=== PASSAGE FOR REVIEW ===
Biodiversity is vital to the survival of all life on earth and is also the cornerstone for the goods and services of the environment that allow human societies to thrive. Each year, marine plants produce more than half of our atmosphere’s oxygen, and a mature tree cleans our air, absorbing 22 kilos of carbon dioxide, releasing oxygen in exchange. Despite all the benefits that our nature give us, we still mistreat it.
For instance, let us consider the effects of ocean plastic.
The Convention on Biological Diversity in 2012, counted 663 species affected by marine debris. Nearly 90% of the impacts were associated with plastic debris about 15% of the species affected through entanglement and ingestion were found on the IUCN Red List as vulnerable, endangered/ critically endangered species. Consumption of micro-plastics has been widely reported in a range of marine organisms including seabirds, fish, mussels and zooplankton. Micro-plastics have also been identified as an emerging threat to much larger organisms, like whales, that are exposed to micro-plastics ingestion as a result of their filter-feeding activity. Plastic pollution is a threat to marine biodiversity, already at risk from overfishing, climate change and other forms of man-made disturbance. The threats to marine life are primarily mechanical due to ingestion of plastic debris and entanglement in packaging bands, synthetic ropes and lines, or drift nets. Entanglement in and ingestion of plastic debris can be fatal but it can also have a range of sub-lethal consequences such as compromising the ability to capture and digest food, sense hunger, escape from predators and reproduce, as well as decreasing body condition and compromising the ability to move for short and long distances. The harm to wildlife that can be caused by ingested plastics varies, depending on the digestive system of the animals, the amount and type of plastic ingested and the developmental stage of the animal.
=== INFORMATION PROVIDED ===
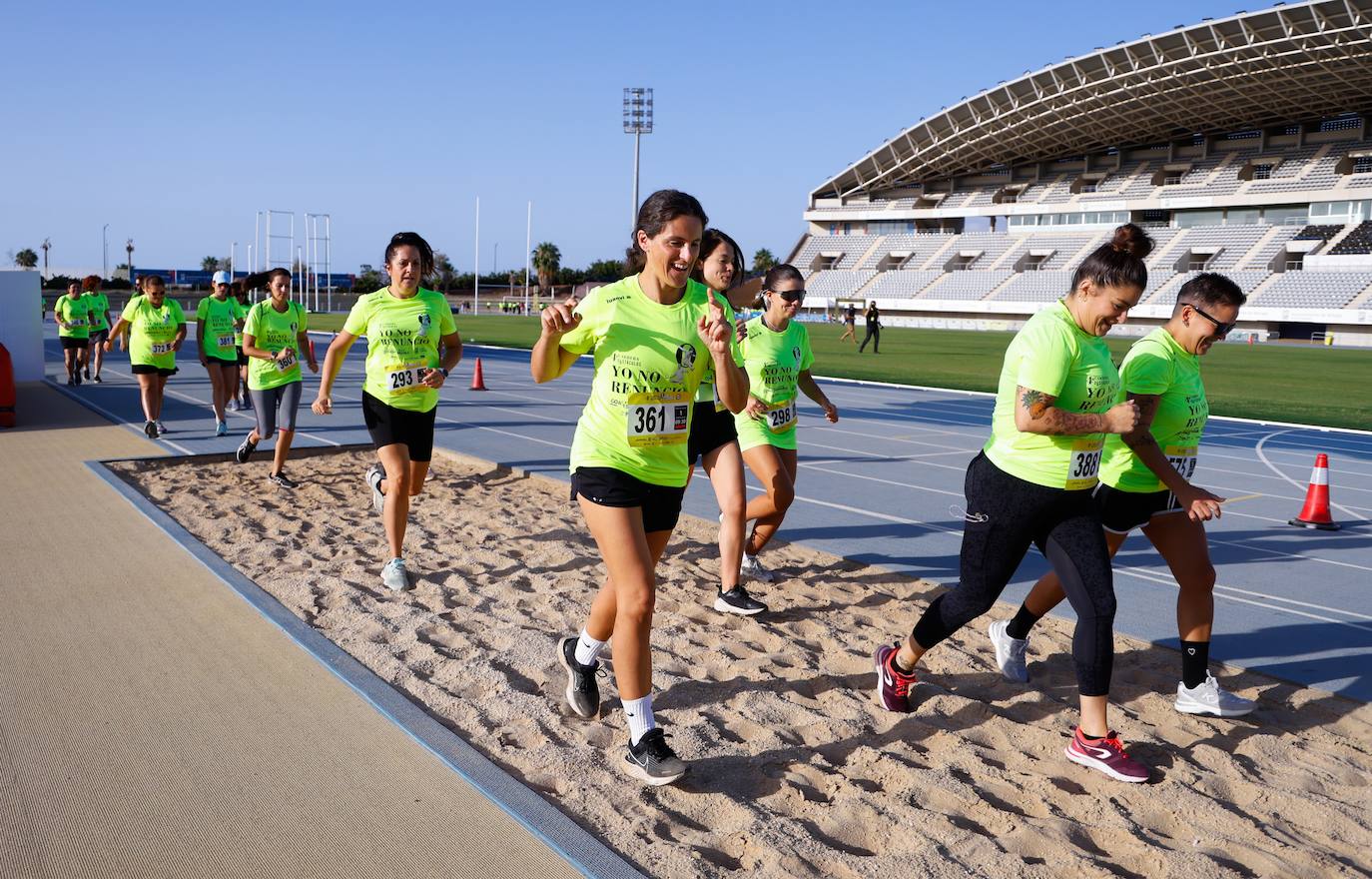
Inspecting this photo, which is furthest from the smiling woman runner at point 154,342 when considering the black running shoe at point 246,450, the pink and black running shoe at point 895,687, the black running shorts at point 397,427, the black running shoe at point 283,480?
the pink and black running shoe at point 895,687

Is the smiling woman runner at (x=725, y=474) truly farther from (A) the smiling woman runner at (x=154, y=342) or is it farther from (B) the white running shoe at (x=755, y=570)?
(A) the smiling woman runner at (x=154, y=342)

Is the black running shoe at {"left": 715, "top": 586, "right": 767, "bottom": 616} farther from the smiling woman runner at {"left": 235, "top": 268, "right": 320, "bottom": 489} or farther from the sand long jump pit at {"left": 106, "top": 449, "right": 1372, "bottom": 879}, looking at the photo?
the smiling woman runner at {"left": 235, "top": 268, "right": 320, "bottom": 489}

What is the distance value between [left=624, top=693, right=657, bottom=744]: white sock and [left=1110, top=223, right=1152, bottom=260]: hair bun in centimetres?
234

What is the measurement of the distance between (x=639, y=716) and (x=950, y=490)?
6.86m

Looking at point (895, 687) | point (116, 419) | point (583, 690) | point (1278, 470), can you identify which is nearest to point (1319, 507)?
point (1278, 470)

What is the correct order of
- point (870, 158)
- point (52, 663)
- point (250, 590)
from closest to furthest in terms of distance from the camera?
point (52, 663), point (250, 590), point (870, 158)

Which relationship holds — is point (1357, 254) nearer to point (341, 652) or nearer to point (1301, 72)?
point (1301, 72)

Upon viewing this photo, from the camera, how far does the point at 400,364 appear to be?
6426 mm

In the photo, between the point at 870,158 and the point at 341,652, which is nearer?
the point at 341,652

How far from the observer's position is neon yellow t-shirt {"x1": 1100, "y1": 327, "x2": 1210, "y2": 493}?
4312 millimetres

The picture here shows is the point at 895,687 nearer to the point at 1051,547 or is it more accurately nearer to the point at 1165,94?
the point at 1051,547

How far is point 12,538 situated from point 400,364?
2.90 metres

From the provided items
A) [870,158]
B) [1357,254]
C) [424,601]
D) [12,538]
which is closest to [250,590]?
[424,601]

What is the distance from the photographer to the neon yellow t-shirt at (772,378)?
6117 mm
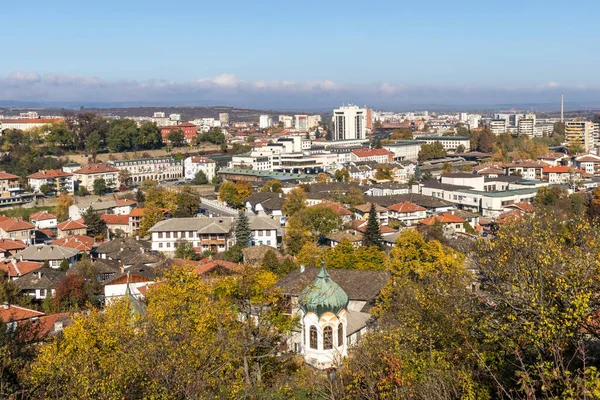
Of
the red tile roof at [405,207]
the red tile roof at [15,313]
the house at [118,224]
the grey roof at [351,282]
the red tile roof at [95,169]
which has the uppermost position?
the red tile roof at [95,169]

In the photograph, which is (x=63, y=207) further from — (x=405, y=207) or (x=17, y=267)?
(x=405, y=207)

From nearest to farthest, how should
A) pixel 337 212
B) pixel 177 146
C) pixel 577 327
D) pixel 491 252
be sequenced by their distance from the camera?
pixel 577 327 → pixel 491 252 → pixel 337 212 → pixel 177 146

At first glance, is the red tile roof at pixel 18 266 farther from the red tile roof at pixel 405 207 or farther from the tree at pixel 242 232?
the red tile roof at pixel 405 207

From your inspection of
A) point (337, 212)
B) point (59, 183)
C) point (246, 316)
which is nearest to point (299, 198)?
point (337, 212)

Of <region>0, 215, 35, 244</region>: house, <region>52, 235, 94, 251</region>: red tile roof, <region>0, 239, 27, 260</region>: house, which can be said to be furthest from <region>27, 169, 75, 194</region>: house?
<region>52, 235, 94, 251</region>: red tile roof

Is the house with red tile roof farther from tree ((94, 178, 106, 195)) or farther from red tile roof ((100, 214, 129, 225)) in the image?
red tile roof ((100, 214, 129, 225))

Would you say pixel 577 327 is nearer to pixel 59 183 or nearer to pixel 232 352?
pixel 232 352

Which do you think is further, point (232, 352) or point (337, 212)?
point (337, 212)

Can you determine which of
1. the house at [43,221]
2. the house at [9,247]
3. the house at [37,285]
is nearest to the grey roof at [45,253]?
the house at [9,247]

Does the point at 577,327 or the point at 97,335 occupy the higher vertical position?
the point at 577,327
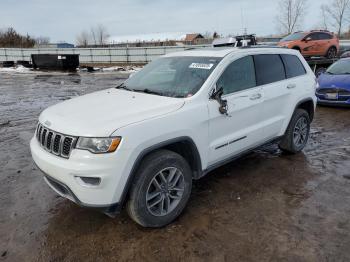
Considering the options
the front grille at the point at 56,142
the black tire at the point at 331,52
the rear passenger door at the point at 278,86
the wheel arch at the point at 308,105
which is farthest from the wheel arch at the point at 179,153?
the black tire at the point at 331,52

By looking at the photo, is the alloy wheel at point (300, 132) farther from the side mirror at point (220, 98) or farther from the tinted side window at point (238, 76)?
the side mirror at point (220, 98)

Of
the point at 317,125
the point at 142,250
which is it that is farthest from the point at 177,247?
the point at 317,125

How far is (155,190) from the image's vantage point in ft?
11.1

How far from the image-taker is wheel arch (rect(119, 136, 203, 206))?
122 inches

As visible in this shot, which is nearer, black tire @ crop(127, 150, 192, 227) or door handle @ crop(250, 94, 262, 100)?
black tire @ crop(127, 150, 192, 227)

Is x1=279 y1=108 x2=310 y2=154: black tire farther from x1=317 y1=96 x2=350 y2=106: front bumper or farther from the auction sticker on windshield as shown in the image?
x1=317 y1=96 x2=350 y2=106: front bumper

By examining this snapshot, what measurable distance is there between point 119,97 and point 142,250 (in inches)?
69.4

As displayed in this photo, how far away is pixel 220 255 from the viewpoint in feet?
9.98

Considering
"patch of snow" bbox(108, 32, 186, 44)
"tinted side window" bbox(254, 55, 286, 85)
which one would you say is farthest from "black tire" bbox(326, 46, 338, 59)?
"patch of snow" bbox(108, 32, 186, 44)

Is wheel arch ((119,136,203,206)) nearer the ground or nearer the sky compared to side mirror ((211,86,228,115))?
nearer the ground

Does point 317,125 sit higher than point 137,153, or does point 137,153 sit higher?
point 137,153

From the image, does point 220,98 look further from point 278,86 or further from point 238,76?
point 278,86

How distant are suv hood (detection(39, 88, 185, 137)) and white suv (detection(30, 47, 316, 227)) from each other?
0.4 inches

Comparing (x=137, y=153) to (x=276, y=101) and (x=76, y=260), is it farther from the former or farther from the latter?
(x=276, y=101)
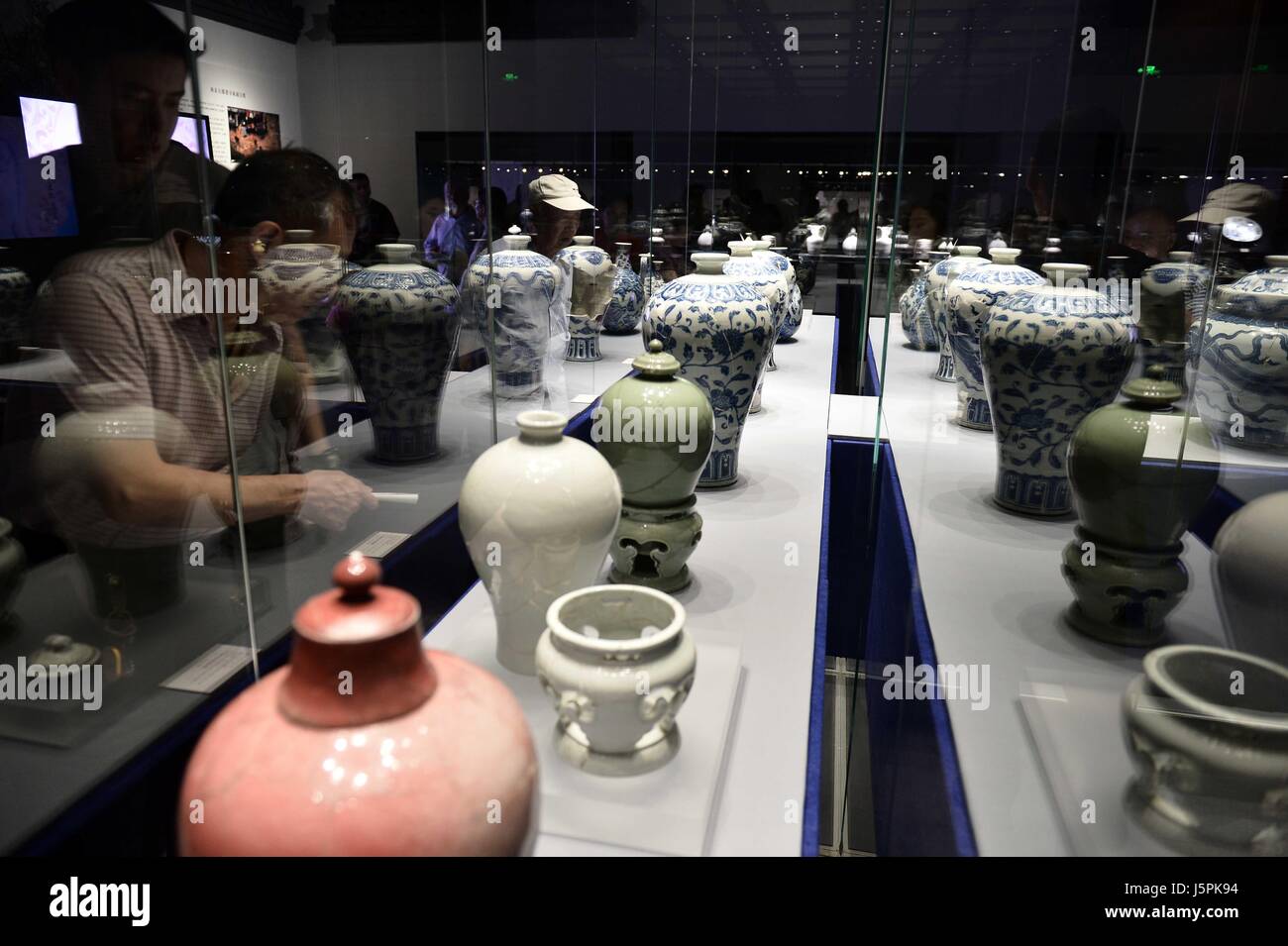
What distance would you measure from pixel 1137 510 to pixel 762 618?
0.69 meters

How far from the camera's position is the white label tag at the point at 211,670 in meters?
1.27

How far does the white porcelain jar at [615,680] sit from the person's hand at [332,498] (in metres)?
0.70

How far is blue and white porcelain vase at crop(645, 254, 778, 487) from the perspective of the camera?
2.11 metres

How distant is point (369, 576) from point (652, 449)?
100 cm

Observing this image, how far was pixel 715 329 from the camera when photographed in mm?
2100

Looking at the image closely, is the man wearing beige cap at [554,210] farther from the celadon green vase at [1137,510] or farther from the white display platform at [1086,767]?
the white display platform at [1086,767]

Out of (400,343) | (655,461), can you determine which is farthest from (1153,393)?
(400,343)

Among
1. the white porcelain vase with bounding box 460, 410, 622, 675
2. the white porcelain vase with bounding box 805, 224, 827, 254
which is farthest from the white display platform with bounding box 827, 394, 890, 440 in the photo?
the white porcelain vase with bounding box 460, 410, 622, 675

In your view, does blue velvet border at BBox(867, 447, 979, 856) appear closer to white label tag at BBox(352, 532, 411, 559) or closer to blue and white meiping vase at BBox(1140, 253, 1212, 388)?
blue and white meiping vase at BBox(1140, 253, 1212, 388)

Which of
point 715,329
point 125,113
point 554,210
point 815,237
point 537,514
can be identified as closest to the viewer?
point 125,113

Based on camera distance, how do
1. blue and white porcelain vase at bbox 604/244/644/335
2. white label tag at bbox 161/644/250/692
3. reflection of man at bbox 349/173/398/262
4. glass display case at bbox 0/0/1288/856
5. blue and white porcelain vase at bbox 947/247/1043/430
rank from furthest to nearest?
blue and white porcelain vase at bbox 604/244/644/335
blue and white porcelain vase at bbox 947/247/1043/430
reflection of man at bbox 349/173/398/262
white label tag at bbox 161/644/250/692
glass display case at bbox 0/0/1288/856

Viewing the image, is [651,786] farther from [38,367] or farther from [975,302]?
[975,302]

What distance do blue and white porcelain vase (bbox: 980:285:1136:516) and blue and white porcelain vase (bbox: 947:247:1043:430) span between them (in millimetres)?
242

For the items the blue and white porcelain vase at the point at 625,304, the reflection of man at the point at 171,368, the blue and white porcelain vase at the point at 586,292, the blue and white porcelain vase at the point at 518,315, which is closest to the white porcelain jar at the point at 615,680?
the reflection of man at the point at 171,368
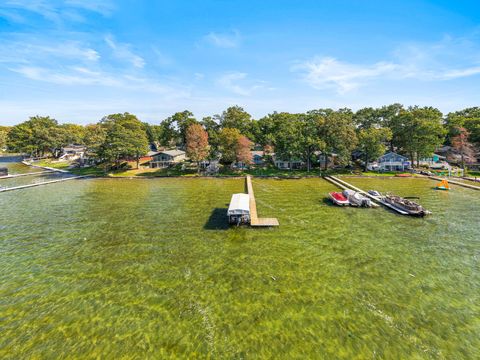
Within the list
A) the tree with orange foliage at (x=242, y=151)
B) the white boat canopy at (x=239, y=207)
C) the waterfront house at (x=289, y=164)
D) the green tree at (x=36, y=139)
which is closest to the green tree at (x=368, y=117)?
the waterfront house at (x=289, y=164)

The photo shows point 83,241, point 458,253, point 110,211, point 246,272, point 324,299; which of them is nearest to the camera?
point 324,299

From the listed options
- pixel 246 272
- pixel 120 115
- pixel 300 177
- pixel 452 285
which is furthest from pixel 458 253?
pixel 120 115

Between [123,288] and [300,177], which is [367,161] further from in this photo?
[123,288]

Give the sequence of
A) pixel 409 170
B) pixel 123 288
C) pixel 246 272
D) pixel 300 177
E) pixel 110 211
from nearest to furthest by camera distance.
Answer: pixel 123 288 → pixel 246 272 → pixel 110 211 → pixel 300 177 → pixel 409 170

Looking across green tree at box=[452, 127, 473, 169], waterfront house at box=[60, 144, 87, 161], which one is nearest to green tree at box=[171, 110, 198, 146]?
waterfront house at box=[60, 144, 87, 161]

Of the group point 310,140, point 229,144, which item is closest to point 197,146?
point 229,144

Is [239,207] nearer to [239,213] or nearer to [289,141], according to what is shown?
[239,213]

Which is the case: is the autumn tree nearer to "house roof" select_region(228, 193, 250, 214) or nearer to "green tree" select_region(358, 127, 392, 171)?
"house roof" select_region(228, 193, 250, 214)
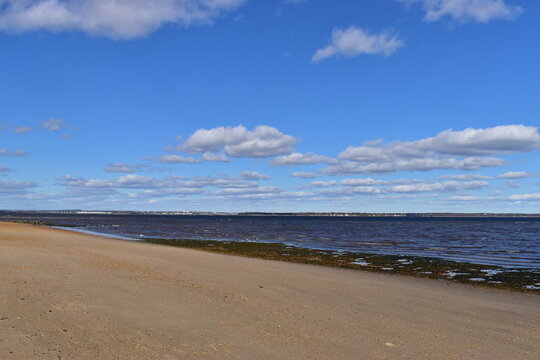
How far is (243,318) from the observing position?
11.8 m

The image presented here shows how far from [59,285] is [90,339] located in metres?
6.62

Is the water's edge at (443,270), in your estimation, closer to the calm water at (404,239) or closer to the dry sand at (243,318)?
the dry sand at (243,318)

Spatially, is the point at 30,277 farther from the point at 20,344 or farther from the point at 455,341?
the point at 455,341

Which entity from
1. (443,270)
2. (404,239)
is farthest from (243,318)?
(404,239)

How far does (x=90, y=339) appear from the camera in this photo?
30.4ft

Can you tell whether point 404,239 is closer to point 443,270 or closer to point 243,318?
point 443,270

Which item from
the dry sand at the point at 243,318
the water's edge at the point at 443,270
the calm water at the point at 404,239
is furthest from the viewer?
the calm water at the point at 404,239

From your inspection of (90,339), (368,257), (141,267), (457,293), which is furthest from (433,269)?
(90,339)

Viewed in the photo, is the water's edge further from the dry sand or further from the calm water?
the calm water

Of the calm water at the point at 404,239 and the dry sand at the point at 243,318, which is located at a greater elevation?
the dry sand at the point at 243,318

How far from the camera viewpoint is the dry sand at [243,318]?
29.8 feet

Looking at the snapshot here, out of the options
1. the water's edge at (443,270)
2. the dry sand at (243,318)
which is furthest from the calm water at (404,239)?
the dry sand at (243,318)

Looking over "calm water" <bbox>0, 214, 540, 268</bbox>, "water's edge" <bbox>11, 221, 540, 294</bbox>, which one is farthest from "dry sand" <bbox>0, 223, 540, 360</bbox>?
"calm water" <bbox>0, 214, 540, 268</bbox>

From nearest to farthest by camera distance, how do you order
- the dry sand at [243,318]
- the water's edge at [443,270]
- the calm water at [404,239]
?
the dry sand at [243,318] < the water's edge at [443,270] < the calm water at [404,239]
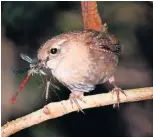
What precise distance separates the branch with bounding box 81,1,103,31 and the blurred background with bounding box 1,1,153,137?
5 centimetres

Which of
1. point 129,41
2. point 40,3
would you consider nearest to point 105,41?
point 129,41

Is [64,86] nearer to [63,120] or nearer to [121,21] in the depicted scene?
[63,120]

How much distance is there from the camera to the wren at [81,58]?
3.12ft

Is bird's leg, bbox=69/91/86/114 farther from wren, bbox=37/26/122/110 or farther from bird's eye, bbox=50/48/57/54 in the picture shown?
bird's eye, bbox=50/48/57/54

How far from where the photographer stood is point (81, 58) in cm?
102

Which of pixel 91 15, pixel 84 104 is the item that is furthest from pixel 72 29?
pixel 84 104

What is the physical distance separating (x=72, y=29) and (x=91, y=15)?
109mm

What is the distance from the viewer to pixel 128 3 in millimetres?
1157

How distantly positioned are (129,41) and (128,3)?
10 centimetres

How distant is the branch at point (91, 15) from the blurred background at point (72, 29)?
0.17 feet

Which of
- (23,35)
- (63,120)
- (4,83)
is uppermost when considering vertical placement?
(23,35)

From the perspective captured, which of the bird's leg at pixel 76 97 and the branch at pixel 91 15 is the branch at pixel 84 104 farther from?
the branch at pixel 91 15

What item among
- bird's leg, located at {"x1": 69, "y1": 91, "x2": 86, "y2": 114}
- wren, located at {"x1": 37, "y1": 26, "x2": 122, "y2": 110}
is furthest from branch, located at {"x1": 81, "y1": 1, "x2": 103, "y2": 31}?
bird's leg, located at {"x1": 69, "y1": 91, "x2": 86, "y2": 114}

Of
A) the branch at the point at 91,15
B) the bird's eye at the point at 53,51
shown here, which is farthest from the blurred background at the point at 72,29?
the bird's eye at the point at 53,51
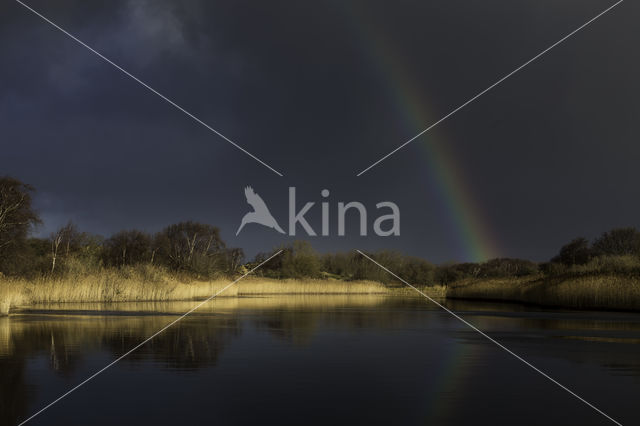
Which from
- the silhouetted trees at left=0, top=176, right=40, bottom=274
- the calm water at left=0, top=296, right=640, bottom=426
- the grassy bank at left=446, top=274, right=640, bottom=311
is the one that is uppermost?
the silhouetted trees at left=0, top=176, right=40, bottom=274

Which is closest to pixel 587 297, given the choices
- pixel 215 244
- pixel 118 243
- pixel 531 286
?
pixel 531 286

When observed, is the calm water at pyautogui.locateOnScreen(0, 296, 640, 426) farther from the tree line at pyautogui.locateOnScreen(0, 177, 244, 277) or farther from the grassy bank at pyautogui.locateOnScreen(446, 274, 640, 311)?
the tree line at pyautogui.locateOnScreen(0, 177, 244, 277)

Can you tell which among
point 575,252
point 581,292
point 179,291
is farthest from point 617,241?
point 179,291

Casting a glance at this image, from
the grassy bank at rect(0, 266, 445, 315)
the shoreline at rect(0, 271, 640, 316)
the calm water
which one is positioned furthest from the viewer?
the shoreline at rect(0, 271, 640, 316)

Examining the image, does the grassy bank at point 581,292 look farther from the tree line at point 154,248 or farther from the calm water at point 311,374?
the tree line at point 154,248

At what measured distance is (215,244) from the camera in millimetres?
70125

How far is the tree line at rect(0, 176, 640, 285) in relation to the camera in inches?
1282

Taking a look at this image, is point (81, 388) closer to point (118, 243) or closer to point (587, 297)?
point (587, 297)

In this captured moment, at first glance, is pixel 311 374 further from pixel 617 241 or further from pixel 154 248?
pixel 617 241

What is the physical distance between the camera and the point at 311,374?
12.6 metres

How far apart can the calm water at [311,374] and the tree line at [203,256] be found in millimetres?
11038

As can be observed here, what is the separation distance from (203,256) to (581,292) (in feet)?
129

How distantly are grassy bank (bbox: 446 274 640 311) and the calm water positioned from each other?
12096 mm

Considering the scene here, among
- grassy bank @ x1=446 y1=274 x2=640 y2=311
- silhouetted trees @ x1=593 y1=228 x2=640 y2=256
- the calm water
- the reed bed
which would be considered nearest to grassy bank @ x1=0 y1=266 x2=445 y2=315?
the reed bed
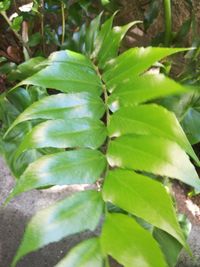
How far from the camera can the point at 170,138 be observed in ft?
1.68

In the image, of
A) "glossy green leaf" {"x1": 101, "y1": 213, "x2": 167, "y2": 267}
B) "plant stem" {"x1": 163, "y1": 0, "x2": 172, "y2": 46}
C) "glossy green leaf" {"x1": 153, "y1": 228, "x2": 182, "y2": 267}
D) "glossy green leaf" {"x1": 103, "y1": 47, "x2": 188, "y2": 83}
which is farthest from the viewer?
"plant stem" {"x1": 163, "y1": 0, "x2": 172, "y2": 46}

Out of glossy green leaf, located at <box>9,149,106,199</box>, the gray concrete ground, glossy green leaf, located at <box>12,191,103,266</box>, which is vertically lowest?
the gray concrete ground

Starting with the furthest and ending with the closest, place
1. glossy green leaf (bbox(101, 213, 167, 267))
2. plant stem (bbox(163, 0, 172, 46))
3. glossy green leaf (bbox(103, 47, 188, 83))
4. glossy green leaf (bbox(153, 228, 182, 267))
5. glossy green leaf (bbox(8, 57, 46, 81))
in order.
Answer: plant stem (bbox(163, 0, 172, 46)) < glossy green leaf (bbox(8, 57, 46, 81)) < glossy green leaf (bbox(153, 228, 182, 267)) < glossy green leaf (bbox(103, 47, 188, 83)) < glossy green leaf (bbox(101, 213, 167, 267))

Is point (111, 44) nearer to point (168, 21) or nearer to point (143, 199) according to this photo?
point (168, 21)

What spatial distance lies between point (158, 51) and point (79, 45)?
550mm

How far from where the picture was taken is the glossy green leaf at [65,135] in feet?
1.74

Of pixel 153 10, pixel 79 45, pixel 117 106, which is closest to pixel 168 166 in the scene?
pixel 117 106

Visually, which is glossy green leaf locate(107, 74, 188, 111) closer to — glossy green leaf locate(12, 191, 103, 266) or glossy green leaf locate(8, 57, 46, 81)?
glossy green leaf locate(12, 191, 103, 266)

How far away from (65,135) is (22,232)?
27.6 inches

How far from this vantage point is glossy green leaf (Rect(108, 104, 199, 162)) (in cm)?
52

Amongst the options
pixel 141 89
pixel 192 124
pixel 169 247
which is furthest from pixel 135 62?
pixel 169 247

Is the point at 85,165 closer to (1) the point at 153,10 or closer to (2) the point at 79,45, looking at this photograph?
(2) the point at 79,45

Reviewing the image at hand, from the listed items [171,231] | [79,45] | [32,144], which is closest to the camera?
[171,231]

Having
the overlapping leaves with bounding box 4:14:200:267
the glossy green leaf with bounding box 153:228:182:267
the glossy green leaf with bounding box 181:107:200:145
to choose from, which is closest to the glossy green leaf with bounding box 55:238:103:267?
===
**PROBLEM SET**:
1. According to the passage on biodiversity and ocean plastic, why are whales exposed to micro-plastics ingestion?
2. Reproduce the passage on biodiversity and ocean plastic word for word, from "Biodiversity is vital" up to and including "of ocean plastic.".

**RESULTS OF THE TASKS**:
1. Whales are exposed to micro-plastics ingestion because of their filter-feeding activity.

2.
Biodiversity is vital to the survival of all life on earth and is also the cornerstone for the goods and services of the environment that allow human societies to thrive. Each year, marine plants produce more than half of our atmosphere’s oxygen, and a mature tree cleans our air, absorbing 22 kilos of carbon dioxide, releasing oxygen in exchange. Despite all the benefits that our nature give us, we still mistreat it.
For instance, let us consider the effects of ocean plastic.